---
title: "Supporting data for geneplast evolutionary analyses"
author: "Leonardo RS Campos, Danilo O Imparato, Mauro AA Castro, Rodrigo JS Dalmolin"
date: "`r BiocStyle::doc_date()`"
package: "`r BiocStyle::pkg_ver('geneplast.data')`"
abstract: <p>The package geneplast.data provides 
    datasets from different sources via AnnotationHub to use in geneplast pipelines. 
    The datasets have species, phylogenetic trees, and orthology relationships 
    among eukaryotes from different orthologs databases. </p>
output: 
  BiocStyle::html_document:
    css: custom.css
vignette: >
  %\VignetteIndexEntry{Supporting data for geneplast evolutionary analyses}
  %\VignetteEngine{knitr::rmarkdown}
  %\VignetteKeyword{geneplast, annotations}
  %\VignetteEncoding{UTF-8}
---

```{r setup, include = FALSE}
knitr::opts_chunk$set(
  collapse = TRUE,
  comment = "#>"
)
```

# Overview

[Geneplast](https://www.bioconductor.org/packages/release/bioc/html/geneplast.html) 
is designed for large-scale evolutionary plasticity and rooting analysis based on 
orthologs groups (OG) distribution in a given species tree.
This supporting package provides datasets obtained and processed from different 
orthologs databases for use in geneplast evolutionary analyses.

Currently, data from the following sources are available:

- STRING ([https://string-db.org/](https://string-db.org/))
- OMA Browser ([https://omabrowser.org/](https://omabrowser.org/))
- OrthoDB ([https://www.orthodb.org/](https://www.orthodb.org/))

Each dataset consists of four objects:

- **cogids**. A `data.frame` containing OG identifiers.
- **sspids**. A `data.frame` with species identifiers.
- **cogdata**. A `data.frame` with OG to protein mapping.
- **phyloTree**. An object of class `phylo` representing a phylogenetic tree for the species in `sspids`.

## Objects creation

The general procedure for creating the objects previously described starts by selecting only eukaryotes species from the orthologs database with the aid of [NCBI taxonomy](https://www.ncbi.nlm.nih.gov/taxonomy) classification. 

We build a graph from taxonomy nodes and locate the root of eukaryotes.

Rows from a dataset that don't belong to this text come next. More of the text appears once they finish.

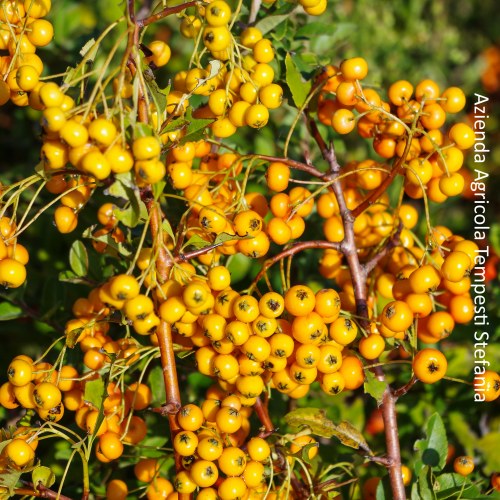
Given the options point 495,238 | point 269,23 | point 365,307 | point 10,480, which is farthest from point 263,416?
point 495,238

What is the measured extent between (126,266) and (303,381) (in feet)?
2.99

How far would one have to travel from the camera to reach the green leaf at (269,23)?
299 cm

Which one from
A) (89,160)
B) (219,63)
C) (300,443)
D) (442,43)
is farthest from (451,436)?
(442,43)

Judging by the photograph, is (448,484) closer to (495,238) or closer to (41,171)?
(495,238)

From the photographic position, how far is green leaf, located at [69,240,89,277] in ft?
9.17

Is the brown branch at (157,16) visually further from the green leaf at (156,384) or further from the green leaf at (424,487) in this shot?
the green leaf at (424,487)

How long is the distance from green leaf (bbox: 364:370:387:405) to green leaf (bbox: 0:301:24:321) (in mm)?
1663

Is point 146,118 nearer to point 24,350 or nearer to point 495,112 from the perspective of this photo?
point 24,350

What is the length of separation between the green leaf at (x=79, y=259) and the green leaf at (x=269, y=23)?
123 centimetres

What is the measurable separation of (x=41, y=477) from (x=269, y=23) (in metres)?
2.07

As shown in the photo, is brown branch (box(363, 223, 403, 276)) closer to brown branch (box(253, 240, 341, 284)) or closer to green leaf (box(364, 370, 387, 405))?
brown branch (box(253, 240, 341, 284))

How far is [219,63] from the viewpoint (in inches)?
87.7

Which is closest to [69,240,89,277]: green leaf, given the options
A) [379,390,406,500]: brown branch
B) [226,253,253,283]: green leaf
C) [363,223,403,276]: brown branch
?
[226,253,253,283]: green leaf

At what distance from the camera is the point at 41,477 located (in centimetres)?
223
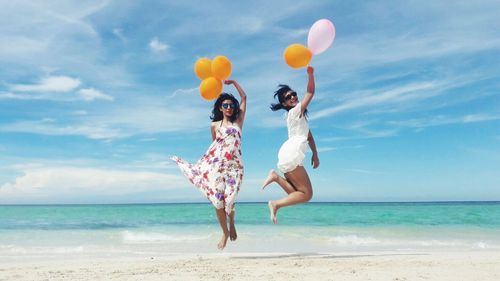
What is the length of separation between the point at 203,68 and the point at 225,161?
1278 millimetres

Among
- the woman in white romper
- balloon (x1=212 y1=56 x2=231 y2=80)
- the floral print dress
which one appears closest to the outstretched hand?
the woman in white romper

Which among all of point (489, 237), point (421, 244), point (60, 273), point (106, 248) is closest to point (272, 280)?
point (60, 273)

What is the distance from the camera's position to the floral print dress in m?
6.17

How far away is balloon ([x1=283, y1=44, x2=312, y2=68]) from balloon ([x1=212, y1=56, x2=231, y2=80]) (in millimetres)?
782

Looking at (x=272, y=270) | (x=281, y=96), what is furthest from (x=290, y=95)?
(x=272, y=270)

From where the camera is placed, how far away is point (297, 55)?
5918mm

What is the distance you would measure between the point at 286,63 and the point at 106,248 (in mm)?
7044

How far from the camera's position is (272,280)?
558 cm

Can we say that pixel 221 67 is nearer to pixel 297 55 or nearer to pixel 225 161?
pixel 297 55

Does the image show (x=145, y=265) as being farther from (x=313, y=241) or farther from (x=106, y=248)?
(x=313, y=241)

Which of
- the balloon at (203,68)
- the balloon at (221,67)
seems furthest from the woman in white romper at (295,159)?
the balloon at (203,68)

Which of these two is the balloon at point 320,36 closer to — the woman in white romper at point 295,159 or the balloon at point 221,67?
the woman in white romper at point 295,159

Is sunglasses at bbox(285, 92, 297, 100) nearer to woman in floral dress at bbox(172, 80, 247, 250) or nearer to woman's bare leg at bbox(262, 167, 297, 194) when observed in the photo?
woman in floral dress at bbox(172, 80, 247, 250)

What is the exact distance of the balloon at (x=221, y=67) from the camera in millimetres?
6223
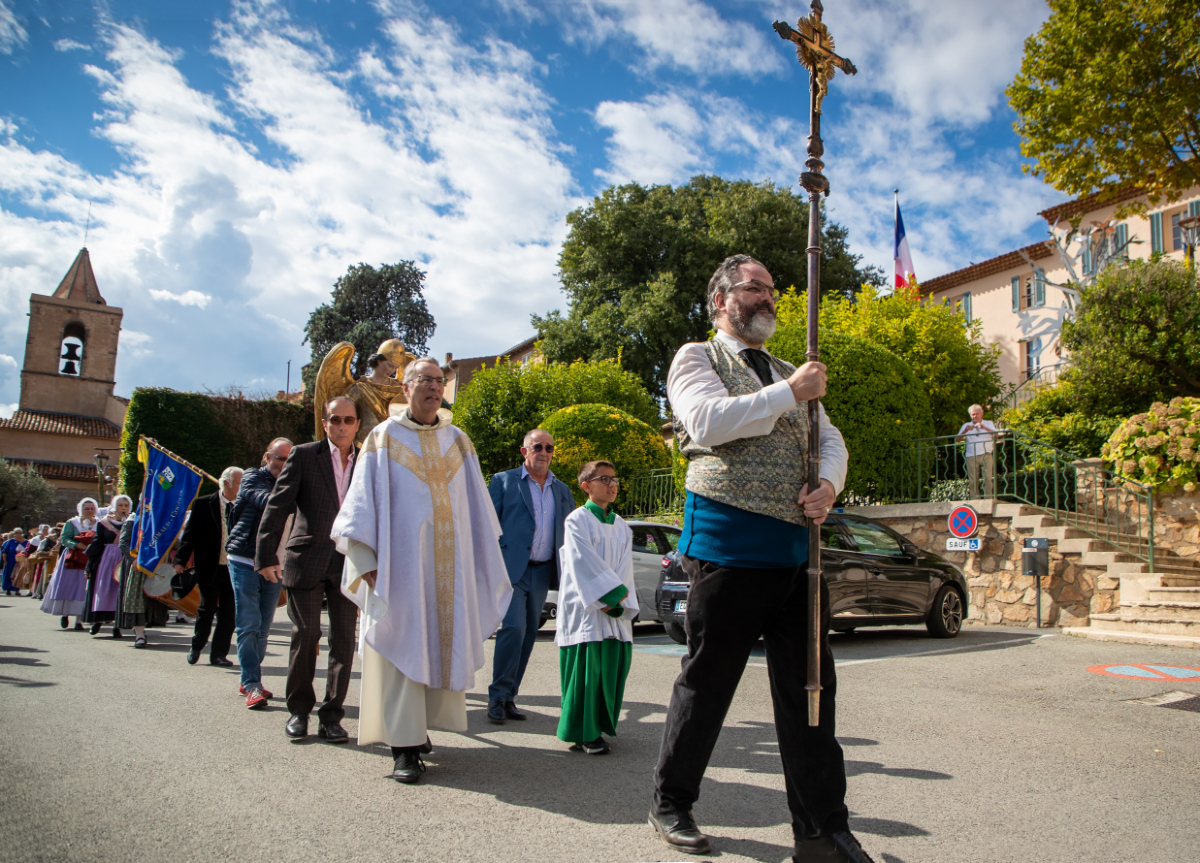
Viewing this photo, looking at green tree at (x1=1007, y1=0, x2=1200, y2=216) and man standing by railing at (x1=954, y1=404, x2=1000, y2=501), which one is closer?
man standing by railing at (x1=954, y1=404, x2=1000, y2=501)

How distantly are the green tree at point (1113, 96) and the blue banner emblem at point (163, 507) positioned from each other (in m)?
15.1

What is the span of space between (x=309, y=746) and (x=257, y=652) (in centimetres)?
180

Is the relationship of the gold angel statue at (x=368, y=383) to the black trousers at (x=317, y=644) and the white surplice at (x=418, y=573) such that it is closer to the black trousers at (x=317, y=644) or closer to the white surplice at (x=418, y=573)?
the black trousers at (x=317, y=644)

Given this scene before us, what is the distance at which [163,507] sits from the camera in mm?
9844

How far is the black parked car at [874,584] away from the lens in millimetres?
9633

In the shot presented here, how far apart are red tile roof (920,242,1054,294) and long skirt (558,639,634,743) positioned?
3445 cm

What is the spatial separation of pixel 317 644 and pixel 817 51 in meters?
4.19

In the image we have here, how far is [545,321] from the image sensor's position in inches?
1264

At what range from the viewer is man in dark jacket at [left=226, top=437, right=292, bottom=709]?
627cm

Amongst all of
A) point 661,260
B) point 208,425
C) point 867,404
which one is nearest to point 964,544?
point 867,404

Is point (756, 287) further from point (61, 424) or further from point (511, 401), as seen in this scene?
point (61, 424)

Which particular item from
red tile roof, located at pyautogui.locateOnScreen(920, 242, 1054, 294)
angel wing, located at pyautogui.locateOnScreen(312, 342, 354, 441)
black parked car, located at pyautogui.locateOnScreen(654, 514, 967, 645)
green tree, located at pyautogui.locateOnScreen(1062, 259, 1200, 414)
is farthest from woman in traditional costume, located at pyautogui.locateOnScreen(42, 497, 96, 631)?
red tile roof, located at pyautogui.locateOnScreen(920, 242, 1054, 294)

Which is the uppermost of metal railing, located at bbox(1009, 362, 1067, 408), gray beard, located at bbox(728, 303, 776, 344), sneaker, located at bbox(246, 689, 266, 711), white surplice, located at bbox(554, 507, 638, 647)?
metal railing, located at bbox(1009, 362, 1067, 408)

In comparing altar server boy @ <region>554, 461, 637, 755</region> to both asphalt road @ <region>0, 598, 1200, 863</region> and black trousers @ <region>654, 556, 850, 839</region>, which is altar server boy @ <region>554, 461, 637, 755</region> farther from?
black trousers @ <region>654, 556, 850, 839</region>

Then, we traverse this sub-graph from root to leaves corresponding to the taxonomy identifiers of the species in the database. By selecting the leaves of the resulting sub-graph, we obtain the `sspids` object.

Once the species of interest are selected, the orthology information of corresponding proteins is filtered to obtain the `cogdata` object.
The `cogids` object consists of unique orthologs identifiers from `cogdata`.

Finally, the `phyloTree` object is built from [TimeTree](http://www.timetree.org/) full eukaryotes phylogenetic tree, which is pruned to show only our species of interest. The missing species are filled using strategies of matching genera and closest species inferred from NCBI's tree previously built.

## Loading a dataset {#loading}


1 - Create a new `AnnotationHub` connection and query for all geneplast resources.
```{r, eval=FALSE}
library('AnnotationHub')
# create an AnnotationHub connection
ah <- AnnotationHub()

# search for all geneplast resources
meta <- query(ah, "geneplast")

head(meta)
```
2 - Load the objects into the session using the ID of the chosen dataset.
```{r, eval=FALSE}
# load the objects from STRING database v11.0
load(meta[["AH83116"]])
```

# Case study: Transfer rooting information to a PPI network

This section reproduces a case study using annotated datasets from STRING, OMA, and OrthoDB.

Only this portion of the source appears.